-- ENTRIES SUPPLIED follows --
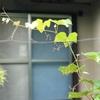 もう四年待てと葡萄の葉の戦ぐ(あ)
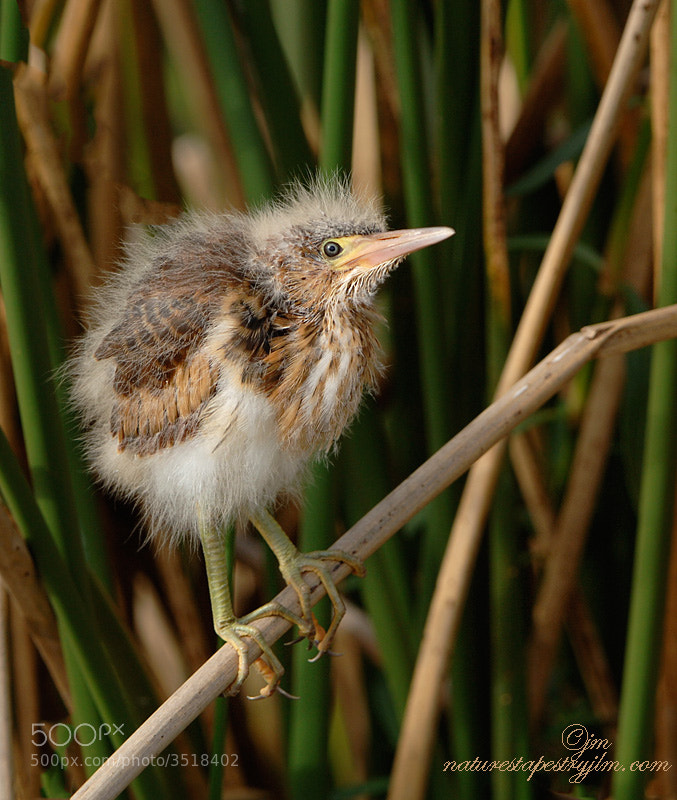This was taken in the wetlands of Delray Beach and when the baby bitterns were just venturing out in to the world.  They are such wonderful little babies to watcth and we were thrilled to capture them out in the open.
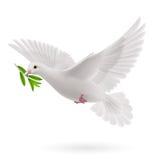 Fly dove Stock Photo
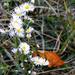 Őszi virágok és egy lehullot falevél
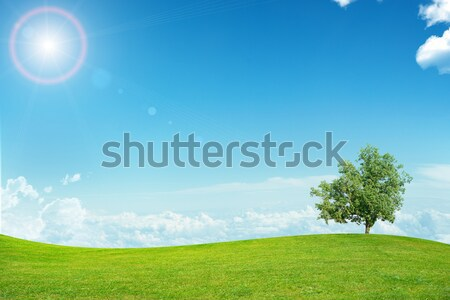 Stock photo: Green  hill on it are three tree. In distance hot air balloons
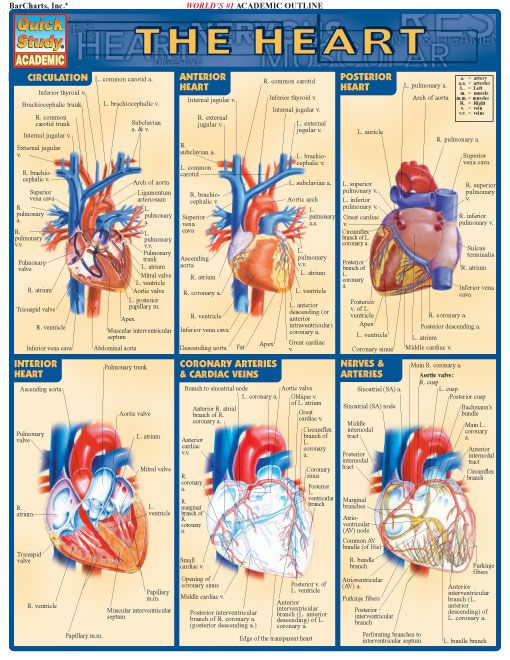 235 best i love anatomy images on pinterest human anatomy medical 235 best i love anatomy images on pinterest human anatomy medical science and bones ccuart Images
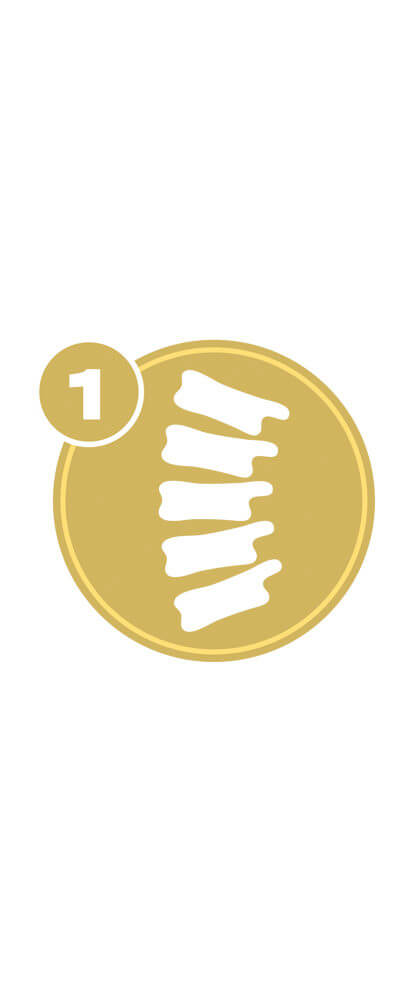 Gold circle with spine icon and number 1 representing Spine Level 1 certification.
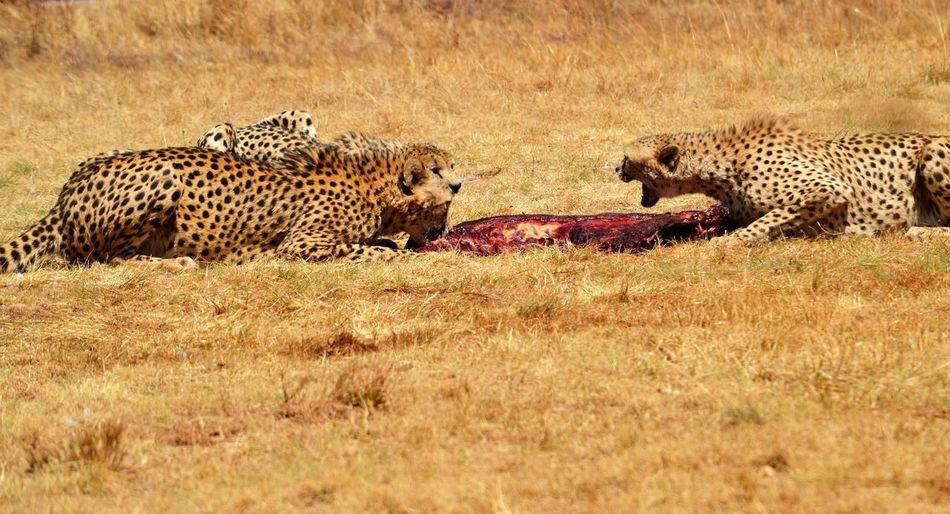 Cheetah lying on grass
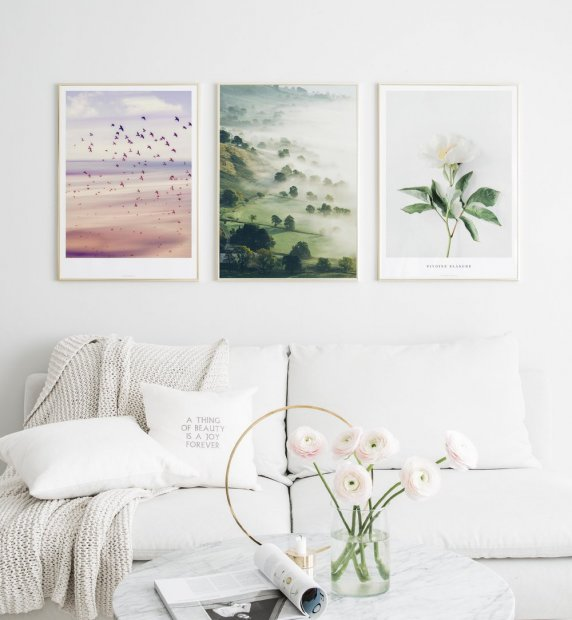 Gallery wall with gold frames and nature posters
-- ENTRIES SUPPLIED concluded --
◆ **WORK REQUEST**: Write out, exactly and with nothing added, every line from the one that holds "Cheetah lying on grass" to the end of the entries above; pictures stay out.

◆ **SOLUTION FOR THIS PROBLEM**:
 Cheetah lying on grass
 Gallery wall with gold frames and nature posters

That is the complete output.